Re: [PATCH v6 5/7] locking: Add contended_release tracepoint to qspinlock

From: Dmitry Ilvokhin

Date: Wed May 27 2026 - 09:45:08 EST


Hi Peter,

Gentle ping on this. I wanted to check if the assembly analysis in my
previous reply changed the picture at all.

You were right that the commit message was misleading about the total
size increase: it's 9 bytes per call site, not just the NOP.

That said, when I looked at the executed path with the tracepoint
disabled, the only addition is the 2-byte NOP (xchg %ax,%ax).

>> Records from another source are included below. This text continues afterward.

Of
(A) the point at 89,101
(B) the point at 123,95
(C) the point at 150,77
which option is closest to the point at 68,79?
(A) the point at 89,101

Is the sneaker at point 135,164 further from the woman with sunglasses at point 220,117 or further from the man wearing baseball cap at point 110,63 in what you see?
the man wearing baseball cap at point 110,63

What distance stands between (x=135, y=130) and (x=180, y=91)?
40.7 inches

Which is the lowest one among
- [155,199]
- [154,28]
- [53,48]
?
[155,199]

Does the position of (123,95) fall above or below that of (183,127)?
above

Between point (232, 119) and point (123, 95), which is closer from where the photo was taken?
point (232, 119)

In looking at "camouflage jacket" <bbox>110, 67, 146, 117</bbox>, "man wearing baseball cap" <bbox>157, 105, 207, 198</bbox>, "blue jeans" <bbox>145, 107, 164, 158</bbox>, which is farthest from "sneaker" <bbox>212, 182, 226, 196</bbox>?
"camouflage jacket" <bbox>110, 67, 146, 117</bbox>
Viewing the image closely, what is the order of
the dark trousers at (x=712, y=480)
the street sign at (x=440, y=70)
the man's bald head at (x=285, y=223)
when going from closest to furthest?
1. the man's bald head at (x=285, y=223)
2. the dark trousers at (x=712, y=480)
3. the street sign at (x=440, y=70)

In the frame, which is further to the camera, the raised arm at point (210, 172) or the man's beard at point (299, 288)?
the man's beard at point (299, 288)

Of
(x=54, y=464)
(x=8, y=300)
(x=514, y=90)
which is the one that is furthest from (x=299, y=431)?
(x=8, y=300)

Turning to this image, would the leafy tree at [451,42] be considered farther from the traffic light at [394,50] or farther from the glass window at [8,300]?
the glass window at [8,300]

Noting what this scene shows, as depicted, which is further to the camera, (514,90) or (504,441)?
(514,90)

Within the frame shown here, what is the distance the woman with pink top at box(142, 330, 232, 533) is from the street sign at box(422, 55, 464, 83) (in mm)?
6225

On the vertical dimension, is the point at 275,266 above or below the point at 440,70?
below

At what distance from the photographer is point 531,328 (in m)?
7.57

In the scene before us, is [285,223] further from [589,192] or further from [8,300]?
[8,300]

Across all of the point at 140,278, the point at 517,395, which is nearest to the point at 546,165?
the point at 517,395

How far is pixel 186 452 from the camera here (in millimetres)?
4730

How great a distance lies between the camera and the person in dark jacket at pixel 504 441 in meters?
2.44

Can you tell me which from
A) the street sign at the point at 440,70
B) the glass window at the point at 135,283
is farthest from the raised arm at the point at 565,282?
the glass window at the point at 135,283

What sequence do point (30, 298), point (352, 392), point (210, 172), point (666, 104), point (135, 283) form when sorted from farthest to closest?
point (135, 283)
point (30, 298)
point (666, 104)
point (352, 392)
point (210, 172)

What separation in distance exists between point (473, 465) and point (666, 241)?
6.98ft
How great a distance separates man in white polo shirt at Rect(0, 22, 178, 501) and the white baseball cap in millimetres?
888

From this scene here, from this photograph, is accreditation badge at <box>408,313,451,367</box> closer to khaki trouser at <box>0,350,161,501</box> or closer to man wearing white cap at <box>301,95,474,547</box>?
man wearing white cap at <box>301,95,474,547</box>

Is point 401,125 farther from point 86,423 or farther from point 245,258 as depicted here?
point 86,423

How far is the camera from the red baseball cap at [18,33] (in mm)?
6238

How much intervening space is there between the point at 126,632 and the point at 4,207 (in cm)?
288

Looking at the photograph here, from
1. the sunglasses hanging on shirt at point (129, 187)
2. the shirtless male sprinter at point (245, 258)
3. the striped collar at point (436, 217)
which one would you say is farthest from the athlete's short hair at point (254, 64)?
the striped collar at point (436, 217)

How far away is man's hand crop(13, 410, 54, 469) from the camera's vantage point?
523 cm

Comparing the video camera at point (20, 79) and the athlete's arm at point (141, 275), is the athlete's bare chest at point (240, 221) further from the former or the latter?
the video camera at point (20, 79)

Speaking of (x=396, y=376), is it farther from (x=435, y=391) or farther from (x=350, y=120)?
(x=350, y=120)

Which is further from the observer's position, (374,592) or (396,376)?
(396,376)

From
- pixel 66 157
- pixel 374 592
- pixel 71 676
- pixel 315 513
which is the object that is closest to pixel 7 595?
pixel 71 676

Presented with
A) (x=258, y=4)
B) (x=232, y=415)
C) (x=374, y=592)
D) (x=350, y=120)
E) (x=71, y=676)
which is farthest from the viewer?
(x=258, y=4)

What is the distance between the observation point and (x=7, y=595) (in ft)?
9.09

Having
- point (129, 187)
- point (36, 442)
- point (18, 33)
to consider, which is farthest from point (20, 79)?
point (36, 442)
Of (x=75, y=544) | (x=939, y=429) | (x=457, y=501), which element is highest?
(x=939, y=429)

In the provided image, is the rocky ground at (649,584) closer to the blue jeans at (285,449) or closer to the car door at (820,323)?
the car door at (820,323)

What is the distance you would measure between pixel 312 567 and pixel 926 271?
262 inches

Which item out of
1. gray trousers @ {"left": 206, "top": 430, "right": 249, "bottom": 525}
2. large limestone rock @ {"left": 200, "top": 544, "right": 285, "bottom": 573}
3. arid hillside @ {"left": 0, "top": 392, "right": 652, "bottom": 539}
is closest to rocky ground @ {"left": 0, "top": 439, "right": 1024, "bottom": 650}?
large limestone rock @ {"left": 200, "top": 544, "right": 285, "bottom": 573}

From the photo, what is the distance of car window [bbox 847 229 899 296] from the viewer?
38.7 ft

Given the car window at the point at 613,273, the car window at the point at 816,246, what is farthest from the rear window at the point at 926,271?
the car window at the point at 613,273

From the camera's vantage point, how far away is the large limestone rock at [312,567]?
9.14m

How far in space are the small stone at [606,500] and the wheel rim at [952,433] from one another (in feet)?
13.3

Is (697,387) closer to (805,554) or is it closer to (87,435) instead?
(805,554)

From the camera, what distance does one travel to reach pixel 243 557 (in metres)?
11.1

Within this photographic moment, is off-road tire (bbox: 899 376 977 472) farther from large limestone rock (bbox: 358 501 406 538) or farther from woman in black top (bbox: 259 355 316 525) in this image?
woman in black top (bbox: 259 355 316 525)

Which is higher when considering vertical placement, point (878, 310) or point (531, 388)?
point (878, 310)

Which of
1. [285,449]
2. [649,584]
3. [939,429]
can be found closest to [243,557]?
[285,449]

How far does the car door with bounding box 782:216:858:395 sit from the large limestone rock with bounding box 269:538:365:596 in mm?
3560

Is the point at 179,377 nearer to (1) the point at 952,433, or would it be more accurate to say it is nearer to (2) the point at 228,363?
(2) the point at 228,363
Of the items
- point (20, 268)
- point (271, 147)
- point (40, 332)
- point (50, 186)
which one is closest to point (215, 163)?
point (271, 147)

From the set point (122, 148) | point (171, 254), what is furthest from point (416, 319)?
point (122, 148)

Both the baseline and instrumented _raw_spin_unlock() fit within a
single 64-byte cache line, and I wasn't able to measure any difference
with locktorture: lock() cost completely dominates, unlock() accounts
for less than 1% of the total, so any overhead is indistinguishable from
noise.

If the cost is still a concern, I see two possible paths forward:

1. Guard the spinlock/qrwlock instrumentation behind a Kconfig option
(disabled by default), so only kernels that explicitly opt in pay
the cost.

2. Drop the spinlock/qrwlock instrumentation entirely and keep
contended_release for sleepable locks only.

Happy to go whichever direction you prefer.